### Document extract

The often quiet, constantly-hitting Ichiro Suzuki picked up his 3,000th career hit in the MLB last week with a triple. In true Ichiro fashion, he flashed his patented leg kick and turned on an inside pitch before showcasing his speed on the basepaths. Since leaving Japan to play in the States in 2001, or when I was nine years old, Ichiro has been the best five-tool baseball player that I’ve ever seen.

Even at the age of 42, Ichiro still has flashes of brilliance that made him a 10-time All Star and 2001 MVP. He played almost every game for the first 11 years of his MLB career, and collected 10 straight Gold Gloves in his tenure with the Seattle Mariners. And when he collected hit No. 3,000, it solidified my take.

Suzuki has swiped over 500 career bases, picked out 122 outfield assists, secured a .993 fielding percentage, hit for a .314 career average, and driven in 750 runs from the top of the order. Sure his power numbers aren’t that great, but Ichiro could certainly reach the seats if he needed to. Just look at his career stats.

######
### Supplied material

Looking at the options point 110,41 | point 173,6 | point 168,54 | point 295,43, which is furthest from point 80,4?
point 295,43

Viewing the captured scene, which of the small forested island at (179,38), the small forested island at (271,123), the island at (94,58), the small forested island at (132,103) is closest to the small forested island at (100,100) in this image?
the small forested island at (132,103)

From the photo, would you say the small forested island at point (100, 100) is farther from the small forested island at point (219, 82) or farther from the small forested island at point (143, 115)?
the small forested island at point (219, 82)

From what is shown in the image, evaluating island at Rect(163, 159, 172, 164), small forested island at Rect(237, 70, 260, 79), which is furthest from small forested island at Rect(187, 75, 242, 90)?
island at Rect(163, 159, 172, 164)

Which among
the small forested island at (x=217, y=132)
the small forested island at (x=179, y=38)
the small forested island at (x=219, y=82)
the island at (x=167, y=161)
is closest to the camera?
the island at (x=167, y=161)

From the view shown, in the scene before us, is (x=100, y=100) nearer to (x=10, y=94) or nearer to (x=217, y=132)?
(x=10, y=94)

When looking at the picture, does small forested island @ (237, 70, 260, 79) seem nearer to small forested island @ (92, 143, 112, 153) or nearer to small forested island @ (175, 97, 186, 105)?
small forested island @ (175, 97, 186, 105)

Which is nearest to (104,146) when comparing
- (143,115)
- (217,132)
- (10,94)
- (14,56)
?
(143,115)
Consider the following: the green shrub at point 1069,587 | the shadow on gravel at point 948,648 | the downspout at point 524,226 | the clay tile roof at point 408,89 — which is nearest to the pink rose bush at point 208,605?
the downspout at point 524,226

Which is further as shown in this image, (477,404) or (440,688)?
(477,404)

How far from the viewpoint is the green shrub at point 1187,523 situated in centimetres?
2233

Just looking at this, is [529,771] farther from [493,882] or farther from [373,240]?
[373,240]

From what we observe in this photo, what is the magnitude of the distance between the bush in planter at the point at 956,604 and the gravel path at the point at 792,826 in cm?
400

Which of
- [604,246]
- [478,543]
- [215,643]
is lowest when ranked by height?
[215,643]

######

Description of the task — From the Ichiro Suzuki text, output word for word the passage that begins with "Even at the" and ends with "solidified my take.".

Complete response —
Even at the age of 42, Ichiro still has flashes of brilliance that made him a 10-time All Star and 2001 MVP. He played almost every game for the first 11 years of his MLB career, and collected 10 straight Gold Gloves in his tenure with the Seattle Mariners. And when he collected hit No. 3,000, it solidified my take.